Enrico fu costretto dai suoi stessi feudatari ad affrontare il giudizio papale in un’assemblea
convocata nel 1077. Volendo però evitare i rischi di un processo pubblico, l’imperatore decise di
chiedere perdono al papa e implorarlo di revocare la scomunica.
CANOSSA: L’IMPERATORE SI UMILIA DAVANTI AL PAPA
Lo scontro avvenne in Italia a Canossa, presso un castello della contessa Matilde di Toscana.
Inizialmente, Gregorio VII si rifiutò di ricevere l'imperatore. Dopo averlo fatto attendere tre giorni
e tre notti in mezzo alla neve vestito solo di un saio, decise di accogliere la sua richiesta. Lo scontro
non era concluso.

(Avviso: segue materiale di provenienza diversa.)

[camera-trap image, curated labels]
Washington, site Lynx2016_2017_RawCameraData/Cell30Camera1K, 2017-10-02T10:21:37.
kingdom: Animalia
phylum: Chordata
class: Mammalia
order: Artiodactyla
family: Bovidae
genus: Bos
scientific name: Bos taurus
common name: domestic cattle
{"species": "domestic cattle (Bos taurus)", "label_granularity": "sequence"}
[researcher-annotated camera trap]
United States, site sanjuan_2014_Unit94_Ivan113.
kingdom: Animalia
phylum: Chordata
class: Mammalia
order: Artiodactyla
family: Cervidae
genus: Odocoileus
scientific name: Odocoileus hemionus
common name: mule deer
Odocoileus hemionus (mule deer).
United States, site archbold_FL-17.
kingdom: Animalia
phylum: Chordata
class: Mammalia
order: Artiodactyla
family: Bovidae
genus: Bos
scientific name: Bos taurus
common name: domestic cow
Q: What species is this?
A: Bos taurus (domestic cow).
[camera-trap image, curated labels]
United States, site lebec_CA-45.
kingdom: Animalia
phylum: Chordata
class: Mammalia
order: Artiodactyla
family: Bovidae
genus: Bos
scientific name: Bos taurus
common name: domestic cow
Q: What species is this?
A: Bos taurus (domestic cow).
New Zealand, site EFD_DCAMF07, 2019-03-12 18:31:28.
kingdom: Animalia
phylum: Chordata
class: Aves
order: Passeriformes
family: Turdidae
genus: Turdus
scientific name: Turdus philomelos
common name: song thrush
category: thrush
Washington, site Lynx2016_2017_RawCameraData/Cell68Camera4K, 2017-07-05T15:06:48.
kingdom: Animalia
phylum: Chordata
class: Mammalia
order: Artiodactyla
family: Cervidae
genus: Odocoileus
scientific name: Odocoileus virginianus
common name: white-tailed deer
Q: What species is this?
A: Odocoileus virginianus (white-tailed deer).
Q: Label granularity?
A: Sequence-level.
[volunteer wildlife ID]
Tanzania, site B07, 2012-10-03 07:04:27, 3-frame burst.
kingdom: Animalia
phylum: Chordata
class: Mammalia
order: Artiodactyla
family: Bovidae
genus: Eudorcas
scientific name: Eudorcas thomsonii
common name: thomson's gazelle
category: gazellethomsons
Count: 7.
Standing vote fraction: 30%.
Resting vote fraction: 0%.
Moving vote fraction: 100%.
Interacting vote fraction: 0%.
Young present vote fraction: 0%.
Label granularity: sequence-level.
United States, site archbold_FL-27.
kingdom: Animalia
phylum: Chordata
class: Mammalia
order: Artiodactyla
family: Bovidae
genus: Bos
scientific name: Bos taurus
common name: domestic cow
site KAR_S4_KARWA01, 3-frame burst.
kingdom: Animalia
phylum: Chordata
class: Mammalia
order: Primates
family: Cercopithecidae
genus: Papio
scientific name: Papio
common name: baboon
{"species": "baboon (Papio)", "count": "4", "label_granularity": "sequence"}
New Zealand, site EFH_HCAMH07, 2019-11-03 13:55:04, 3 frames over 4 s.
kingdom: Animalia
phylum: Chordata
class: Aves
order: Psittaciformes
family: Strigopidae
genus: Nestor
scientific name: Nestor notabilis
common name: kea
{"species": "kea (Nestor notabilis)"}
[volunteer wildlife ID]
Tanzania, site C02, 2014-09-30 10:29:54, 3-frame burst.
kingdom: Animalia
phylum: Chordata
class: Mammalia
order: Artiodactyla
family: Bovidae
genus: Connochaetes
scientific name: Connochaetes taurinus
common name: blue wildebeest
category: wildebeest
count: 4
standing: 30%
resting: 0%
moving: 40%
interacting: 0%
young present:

Poco dopo Enrico IV si volse di nuovo contro il papa tornando in Italia alla testa
di un esercito. Colpito nuovamente dalla scomunica papale, convocò un sinodo a Bressanone
dove ottenne la deposizione di Gregorio VII e la nomina dell'antipapa Clemente III, che non fu mai
riconosciuto da tutta la Chiesa. Infine puntò verso Roma, costringendo alla fuga il nemico, dopo
averlo tenuto prigioniero. L'anno seguente, mentre Gregorio VII moriva in esilio a Salerno, Enrico si
faceva incoronare imperatore dal papa Clemente III a san Pietro.
UNA SOLUZIONE DI COMPROMESSO: IL CONCORDATO DI WORMS
Dopo la morte di entrambi, la lotta proseguì ancora per mezzo secolo. Infine l'imperatore Enrico V
e il papa Callisto II giunsero a un accordo, firmando nella cittadina tedesca di Worms un
concordato che stabiliva la non ingerenza del potere politico nelle nomine ecclesiastiche. I vescovi
sarebbero stati eletti dal clero e dal popolo della diocesi, gli abati dalle comunità monastiche.
L'investitura imperiale avrebbe riguardato esclusivamente le prerogative temporali connesse al
feudo. Prese forma così una prima separazione. Il papato, che aveva intrapreso lo scontro, si
ritrovava al vertice dell'Europa cristiana. L'Impero non riuscirà più ad arrestare il processo di
disgregazione innescato dalla lotta per le investiture: ad approfittare saranno le nascenti
monarchie nazionali, i Comuni dell'Italia centro-settentrionale e il Regno normanno di Sicilia.